San Vincenzo era diacono, come Santo Stefano, presso Saragozza (come San Braulione). Sotto Diocleziano imperatore fu arrestato, come San Sebastano, e interrogato come il suo vescovo, San Valerio. Trovato colpevole di cristianesimo, fu torturato sul cavalletto, come Santa Caterina. Siccome invece di pentirsi ringraziava i suoi torturatori, come Sant’Ignazio, il magistrato decise di arrostirlo, come San Giovanni. Dopo un po’ che era sui ferri ardenti pare che abbia detto anche lui al carnefice “Voltami, son cotto”, come San Lorenzo. Ma a quel punto il magistrato si stancò, e così Vincenzo rimase cotto a metà, il destino di ogni imitazione di un’originale. Le copie più riuscite molto spesso sono le più superficiali.
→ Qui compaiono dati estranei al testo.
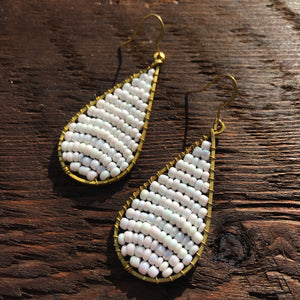 Handmade 'Brass-works' Teardrop Bead & Brass Drop Earrings - White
Ancora una graticola, che banalità.
Vincenzo è il patrono di Lisbona, di Vicenza, del casino di Saint-Vincent, dei vinai e dei vignaioli, e di tutti noi ogni volta che vorremmo dire qualcosa di importante, di potente, anche solo una parola ma definitiva, e tutto quello che ci viene in mente è una citazione. Una frase che ha già detto qualcun altro, pensando ad altro, e che ci è rimasta attaccata addosso. Come diceva Oscar Wilde. Come diceva Voltaire. Come diceva Albert Einstein. Questi uomini insigni passano i loro giorni nell’Ade a tormentarsi e rigirarsi: questa non l’ho detta! questa forse sì, ma intendevo l’esatto contrario! Questa sicuramente, ma ripensandoci era una cazzata. Ieri il presidente del Consiglio Matteo Renzi a Davos ha detto che l’Italia deve investire nel futuro, deve smettere di considerarsi un museo: e per dimostrarlo ha citato un motto di duemila anni fa: Carpe diem! Se avete fatto un liceo italiano (i migliori del mondo) avrete già riconosciuto la citazione di Robin Williams. Il problema è che quella poesia dice l’esatto contrario, maledizione. Dopo Carpe diem viene “quam minimum credula postero“, più o meno “credi al futuro quanto meno puoi”. Altro che investire nel futuro, Leucò, lascia perdere, versami da bere piuttosto. E infatti se ci pensate gli studenti di Robin Williams in quel film non è che si diano troppa pena di alzare le medie del quadrimestre: preferiscono appartarsi con le ragazze, scrivere poesie o suicidarsi direttamente.

Noi non investiamo nel futuro, noi siamo la minoranza dei bei gesti che durano un attimo,
e al sette in condotta ci penseremo poi.
D’altro canto le citazioni sono definite proprio dal loro essere ormai completamente estrapolate dal contesto. Come le parole. In effetti sono diventate parole. Le usiamo nello stesso modo, combinandole in frasi senza più preoccuparci della storia lunga e complessa che ce le ha portate sulla bocca. Diciamo “Faccio cose vedo gente”. Diciamo “ho visto cose”, e non sappiamo nemmeno più che film stiamo citando e perché. Diciamo “digitale” e le dita sono l’ultima cosa a cui pensiamo. Quanto a gennaio, non è più il mese del dio Giano da un pezzo: perché carpe diem dovrebbe sottrarsi all’incessante mutare del tempo, dei significati e dei significanti?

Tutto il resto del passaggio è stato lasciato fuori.